More about Social Imagination
![]() |
|
" We also have our social imagination: the capacity to invent visions of what should be and what might be in our deficient society, on the streets where we live, on our schools. As I write of social imagination, I am reminded of Jean-Paul Sartre’s declaration that “it is on the day that we can conceive of a different state of affairs that a new light falls on our troubles and our suffering and that we decide that these are unbearable”
- Maxine Greene: Releasing the Imagination, p. 5.
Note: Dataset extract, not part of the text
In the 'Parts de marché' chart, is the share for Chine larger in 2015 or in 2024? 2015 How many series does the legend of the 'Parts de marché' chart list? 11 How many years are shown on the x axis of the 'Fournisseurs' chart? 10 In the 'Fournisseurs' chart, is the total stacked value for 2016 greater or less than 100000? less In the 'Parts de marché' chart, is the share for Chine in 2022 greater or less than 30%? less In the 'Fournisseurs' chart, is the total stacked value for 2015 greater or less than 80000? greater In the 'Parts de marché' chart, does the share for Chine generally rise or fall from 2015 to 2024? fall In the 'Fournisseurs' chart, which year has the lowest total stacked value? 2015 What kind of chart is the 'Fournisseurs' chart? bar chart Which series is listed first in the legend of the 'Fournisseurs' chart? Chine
"Imagination, intention: Neither is sufficient. There must be a transmutation of good will, of what I call wide-awakeness into action. Yes, wide-awakeness is an aspect of Maurice Merleau-Ponty’s (1964) view of "the highest level of consciousness" and Paulo Freire's (2005) conception of “conscientization.” Both demand reflection and praxis, which are inseparable from each other. Both not only imagine things as if they could be otherwise, but move persons to begin on their own initiatives, to begin to make them so. I remember Freire (2004) saying that the peasants must be able to imagine a "lovelier world" (p. 30) if changes were to be made in this one. In what we choose to imagine as a democratic school, there must be restlessness in the face of the given, a reaching beyond the taken for granted.
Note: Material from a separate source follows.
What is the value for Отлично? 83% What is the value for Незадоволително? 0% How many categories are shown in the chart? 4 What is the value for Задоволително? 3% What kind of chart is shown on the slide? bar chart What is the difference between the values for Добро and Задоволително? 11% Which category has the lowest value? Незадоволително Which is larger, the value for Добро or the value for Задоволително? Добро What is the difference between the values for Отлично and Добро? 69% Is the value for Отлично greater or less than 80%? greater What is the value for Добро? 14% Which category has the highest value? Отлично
John Dewey (1916) said that to be educated meant becoming different--reaching towards others in a public space, achieving a community that is forever incomplete. The arts can move the young to see what they have never seen, to view unexpected possibilities. They are always there on the margins to refuse the indecent, the unjust, to awaken the critical and committed to visions of things being otherwise. There can be no final solution; but there is time--always time--to reject somnolence, to choose to begin."
- Maxine Greene: Prologue to Art, Social Imagination and Action, Journal of Educational Controversy, Volume 5, No. 1, Winter 2010.